インターバルが短いと、心臓が十分に回復する前に次の運動を行うことになります。これにより、心臓への回復が不十分なまま負荷が続くことで、心拍数が過剰に上昇しやすくなります。一般的に、中高年の方の筋力トレーニングでは、セット間に2〜3分のインターバルを設けることが関節と心臓の両方への負担を軽減するうえで有効とされています。「効率重視」よりも「身体への安全性」を優先することが、長期的な健康維持につながります。
中高年が筋トレを安全に続けるための具体的な代替アプローチ
激しい筋トレを控えることは、運動を断念することとは異なります。中高年の方の身体に適した代替アプローチを活用することで、筋力維持・向上と安全性を両立させることができます。
低〜中強度トレーニングの効果
中高年の方にとって、高強度トレーニングと同等またはそれ以上の筋力・機能改善効果が、低〜中強度のトレーニングで得られることが、これまでの研究から示されています。例えば、最大挙上重量の30〜50%程度の軽い重量でも、十分にゆっくりとした動作で行う「スロートレーニング」や、回数を多くして筋肉に十分な刺激を与える「高反復トレーニング」は、関節への負荷を軽減しながら筋肥大(きんひだい)と筋力向上を促すことができます。

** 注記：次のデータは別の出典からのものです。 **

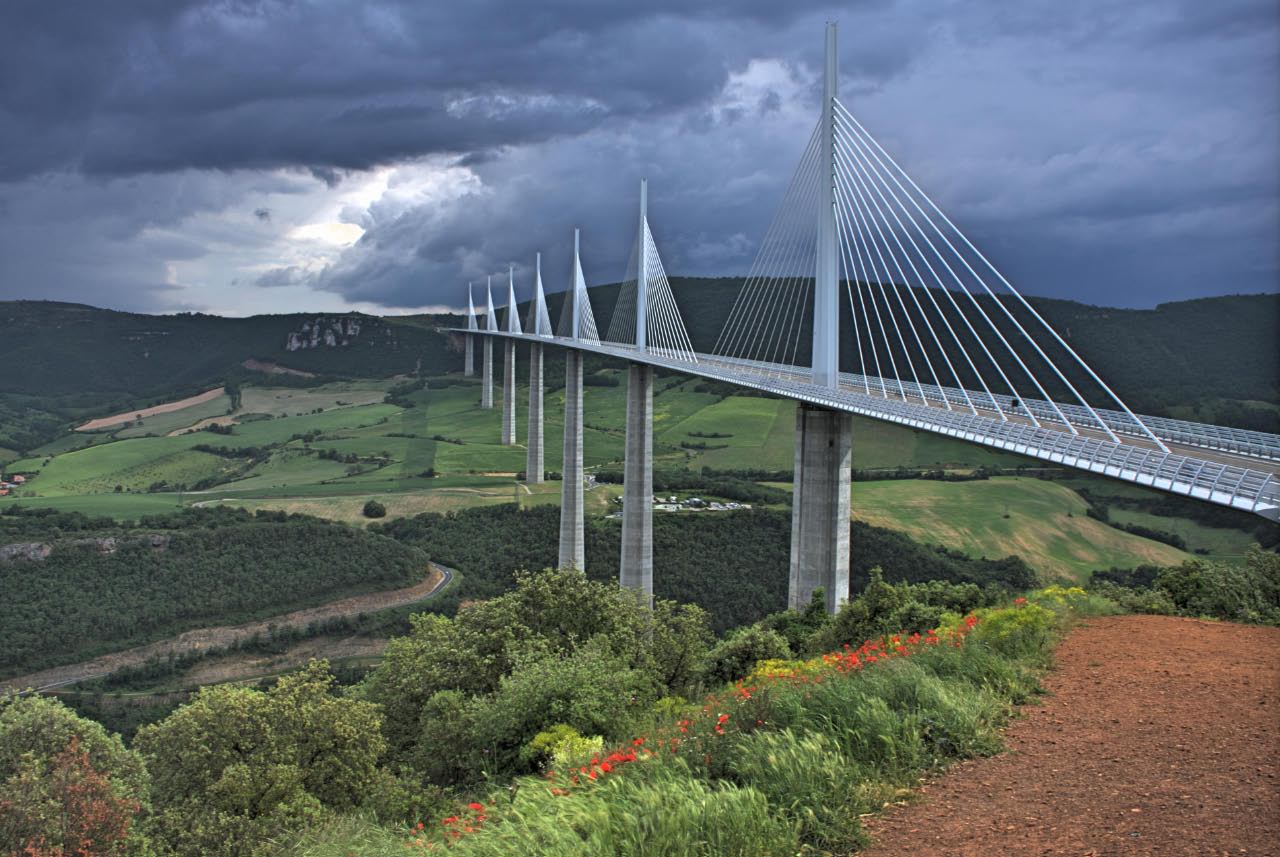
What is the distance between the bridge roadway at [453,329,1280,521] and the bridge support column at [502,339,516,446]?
64372 mm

また、自重トレーニング(スクワット、腕立て伏せ、プランクなど)は、器具を使わずに行える安全性の高い種目です。自身の体重を使うため過剰な重量になりにくく、フォームに集中しやすいという利点があります。ゴムバンドを使ったレジスタンストレーニングも、関節への衝撃が少なく、中高年の方に適した選択肢のひとつです。
水中運動・ストレッチ・バランストレーニングの活用
水中でのウォーキングや水中エクササイズは、浮力によって関節への荷重が軽減されるため、膝や腰の痛みを抱える中高年の方でも取り組みやすい運動です。筋力・心肺機能・柔軟性をバランスよく向上させることができ、転倒予防にも効果があります。
ストレッチは関節の可動域を維持・改善し、筋肉と腱の柔軟性を保つために欠かせません。毎日10〜15分程度のストレッチを習慣化することで、筋トレによる関節への累積ストレスを和らげることができます。また、バランストレーニング(片脚立ちや不安定な面での動作訓練など)は、関節周囲の筋肉を強化し、転倒・関節損傷のリスクを下げるうえで効果的です。筋力・柔軟性・バランス能力の3つをバランスよく鍛えることが、中高年の方の運動継続を支える基盤となります。